No one should be alone, Jack thought. Especially when they need a friend.
Jack knocked at the door.
‘Come in,’ Mr Doyle called.
Unlike the library, the walls of the study were covered in bookshelves filled with books. So many, in fact, that they overflowed onto the floor, with others teetering precariously on the desk. Nestled behind the books was Mr Doyle wearing a pair of magnifying goggles. He was examining the letter before him.
‘Mr Doy
le. Is everything all right?’
‘We were worried,’ Scarlet added.
Removing the goggles, the detective offered them a seat.
‘We didn’t mean to pry,’ Scarlet continued. ‘But you looked a little upset.’
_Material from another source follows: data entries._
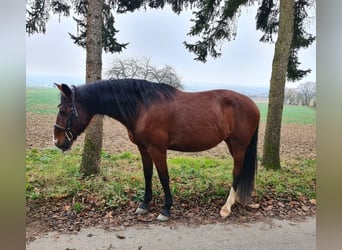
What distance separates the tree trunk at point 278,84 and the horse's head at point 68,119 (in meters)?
1.39

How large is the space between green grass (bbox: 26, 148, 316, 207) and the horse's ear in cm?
40

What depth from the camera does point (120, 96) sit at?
1.83 metres

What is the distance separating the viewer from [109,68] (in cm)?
194

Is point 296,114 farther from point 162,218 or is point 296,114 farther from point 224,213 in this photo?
point 162,218

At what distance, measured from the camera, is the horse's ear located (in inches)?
67.3

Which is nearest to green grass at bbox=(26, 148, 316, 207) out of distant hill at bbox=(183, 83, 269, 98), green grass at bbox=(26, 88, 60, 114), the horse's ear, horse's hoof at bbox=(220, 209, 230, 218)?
horse's hoof at bbox=(220, 209, 230, 218)

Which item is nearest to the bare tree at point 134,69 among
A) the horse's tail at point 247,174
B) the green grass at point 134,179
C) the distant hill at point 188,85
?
the distant hill at point 188,85

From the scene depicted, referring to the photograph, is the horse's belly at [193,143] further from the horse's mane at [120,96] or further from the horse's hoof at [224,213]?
the horse's hoof at [224,213]

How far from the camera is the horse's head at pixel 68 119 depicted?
174cm

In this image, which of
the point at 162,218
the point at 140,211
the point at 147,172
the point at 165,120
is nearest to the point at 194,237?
the point at 162,218

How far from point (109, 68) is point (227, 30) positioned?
940 millimetres

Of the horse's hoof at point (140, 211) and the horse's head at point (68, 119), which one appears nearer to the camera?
the horse's head at point (68, 119)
‘Possibly more surprised than upset.’ Mr Doyle slid the letter across the desk. ‘Take a look at this.’
Jack and Scarlet examined the letter, written in neat handwriting.
Dear Ignatius,
I know we have not spoken for some time, but a mystery has arisen concerning Phillip and I require your assistance. I would not have broken my silence with you unless I felt this matter to be of the utmost importance.
Yours,
Amelia.
Jack frowned. The names were familiar, but where did he know them from?
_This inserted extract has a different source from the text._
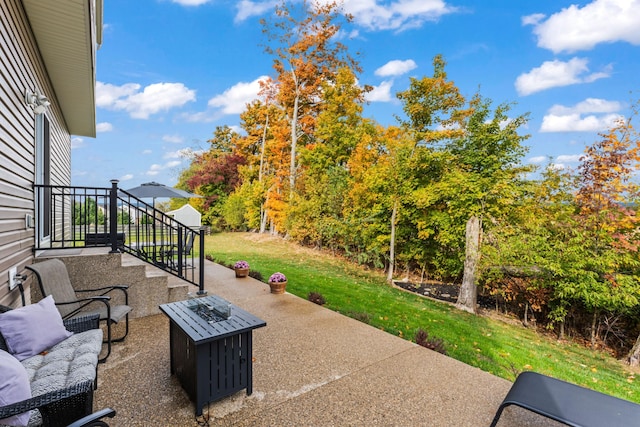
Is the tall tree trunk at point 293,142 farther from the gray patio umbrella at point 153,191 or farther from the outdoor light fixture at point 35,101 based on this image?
the outdoor light fixture at point 35,101

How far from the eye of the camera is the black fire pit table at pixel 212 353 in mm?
2229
Scarlet said, ‘Amelia is...?’
‘My daughter-in-law. I have not seen her for many years.’
Now Jack remembered the story. Mr Doyle and his son Phillip had been in the war in France. It had been a terrible time with thousands of men dying in battle every day. After being ordered to attack an enemy emplacement, Mr Doyle and his men had charged across a field, but the detective had become entangled in barbed wire. Struggling to free himself, artillery fired upon them and Mr Doyle had been knocked unconscious.
On waking, he searched for his son and the other men for hours, but it seemed they had all been killed. The only remains of Phillip Doyle had been his dog tags and some scraps of clothing. Nothing else was recovered.
Phillip’s wife, Amelia, had been distraught. Blaming Mr Doyle for the loss of her husband, she had driven him away, forbidding him from seeing her or his grandson, Jason.
‘A mystery concerning Phillip,’ Jack said. ‘I wonder what she means.’
‘I have no idea,’ Mr Doyle said. ‘But I may be away for some time.’
‘Then you will need our assistance,’ Scarlet said.